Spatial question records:
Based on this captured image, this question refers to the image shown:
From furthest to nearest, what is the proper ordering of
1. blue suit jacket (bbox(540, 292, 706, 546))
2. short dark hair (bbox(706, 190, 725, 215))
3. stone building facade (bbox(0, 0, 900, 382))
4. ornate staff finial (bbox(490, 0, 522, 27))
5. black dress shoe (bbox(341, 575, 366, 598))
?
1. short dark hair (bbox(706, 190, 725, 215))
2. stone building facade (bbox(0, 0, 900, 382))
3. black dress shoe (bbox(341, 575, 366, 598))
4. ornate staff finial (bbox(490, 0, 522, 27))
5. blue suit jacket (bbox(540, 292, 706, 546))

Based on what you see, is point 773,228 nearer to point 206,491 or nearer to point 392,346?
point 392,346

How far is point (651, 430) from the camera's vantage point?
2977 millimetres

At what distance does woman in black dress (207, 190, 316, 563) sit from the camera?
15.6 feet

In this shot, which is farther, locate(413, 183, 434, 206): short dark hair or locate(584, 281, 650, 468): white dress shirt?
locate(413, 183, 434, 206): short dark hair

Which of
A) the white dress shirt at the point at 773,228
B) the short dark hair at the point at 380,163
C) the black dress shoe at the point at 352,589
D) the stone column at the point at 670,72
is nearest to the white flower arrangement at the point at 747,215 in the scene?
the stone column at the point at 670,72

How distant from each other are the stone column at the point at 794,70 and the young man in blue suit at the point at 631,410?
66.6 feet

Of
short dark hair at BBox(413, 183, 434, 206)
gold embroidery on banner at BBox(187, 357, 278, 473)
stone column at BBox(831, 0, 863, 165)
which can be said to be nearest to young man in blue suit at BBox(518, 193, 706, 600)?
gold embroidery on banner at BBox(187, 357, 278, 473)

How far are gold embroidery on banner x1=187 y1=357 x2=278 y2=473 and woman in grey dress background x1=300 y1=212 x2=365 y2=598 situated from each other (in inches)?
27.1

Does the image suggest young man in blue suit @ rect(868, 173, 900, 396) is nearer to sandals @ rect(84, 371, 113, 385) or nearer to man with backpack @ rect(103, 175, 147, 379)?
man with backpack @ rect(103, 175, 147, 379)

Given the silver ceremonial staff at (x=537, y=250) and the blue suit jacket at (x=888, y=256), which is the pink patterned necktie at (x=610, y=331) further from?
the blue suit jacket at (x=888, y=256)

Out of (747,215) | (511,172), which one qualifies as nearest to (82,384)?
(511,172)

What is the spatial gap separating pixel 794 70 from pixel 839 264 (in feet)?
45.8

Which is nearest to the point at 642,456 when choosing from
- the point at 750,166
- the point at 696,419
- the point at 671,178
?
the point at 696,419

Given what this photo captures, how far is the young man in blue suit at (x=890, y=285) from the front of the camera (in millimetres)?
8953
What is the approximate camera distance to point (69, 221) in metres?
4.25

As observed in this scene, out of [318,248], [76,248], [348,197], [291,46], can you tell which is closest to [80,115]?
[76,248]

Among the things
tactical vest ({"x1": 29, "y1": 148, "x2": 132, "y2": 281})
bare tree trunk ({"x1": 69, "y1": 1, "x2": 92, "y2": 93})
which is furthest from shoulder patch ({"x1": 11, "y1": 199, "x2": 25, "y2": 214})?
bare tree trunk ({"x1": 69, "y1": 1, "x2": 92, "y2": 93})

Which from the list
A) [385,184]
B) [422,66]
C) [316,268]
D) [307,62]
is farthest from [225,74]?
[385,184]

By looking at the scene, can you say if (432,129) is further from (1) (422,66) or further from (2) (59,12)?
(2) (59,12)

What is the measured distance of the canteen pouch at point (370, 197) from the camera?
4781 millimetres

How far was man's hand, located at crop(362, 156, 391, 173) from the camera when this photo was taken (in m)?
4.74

▶ TASK GOAL: Copy verbatim the part of the records that opens with the line containing "What is the approximate" and runs through the end of the records.

▶ ANSWER:
What is the approximate camera distance to point (69, 221) in metres?
4.25

As observed in this scene, out of [318,248], [76,248], [348,197], [291,46], can you tell which is closest to [80,115]?
[76,248]

Among the things
tactical vest ({"x1": 29, "y1": 148, "x2": 132, "y2": 281})
bare tree trunk ({"x1": 69, "y1": 1, "x2": 92, "y2": 93})
which is furthest from shoulder patch ({"x1": 11, "y1": 199, "x2": 25, "y2": 214})?
bare tree trunk ({"x1": 69, "y1": 1, "x2": 92, "y2": 93})

Which from the list
A) [385,184]
B) [422,66]
C) [316,268]
D) [307,62]
is farthest from [225,74]?
[385,184]

By looking at the scene, can you say if (432,129) is further from (1) (422,66) or further from (2) (59,12)?
(2) (59,12)

What is the measured distance of the canteen pouch at point (370, 197) from the camera?
4781 millimetres

How far was man's hand, located at crop(362, 156, 391, 173) from the camera when this photo was taken (in m)?
4.74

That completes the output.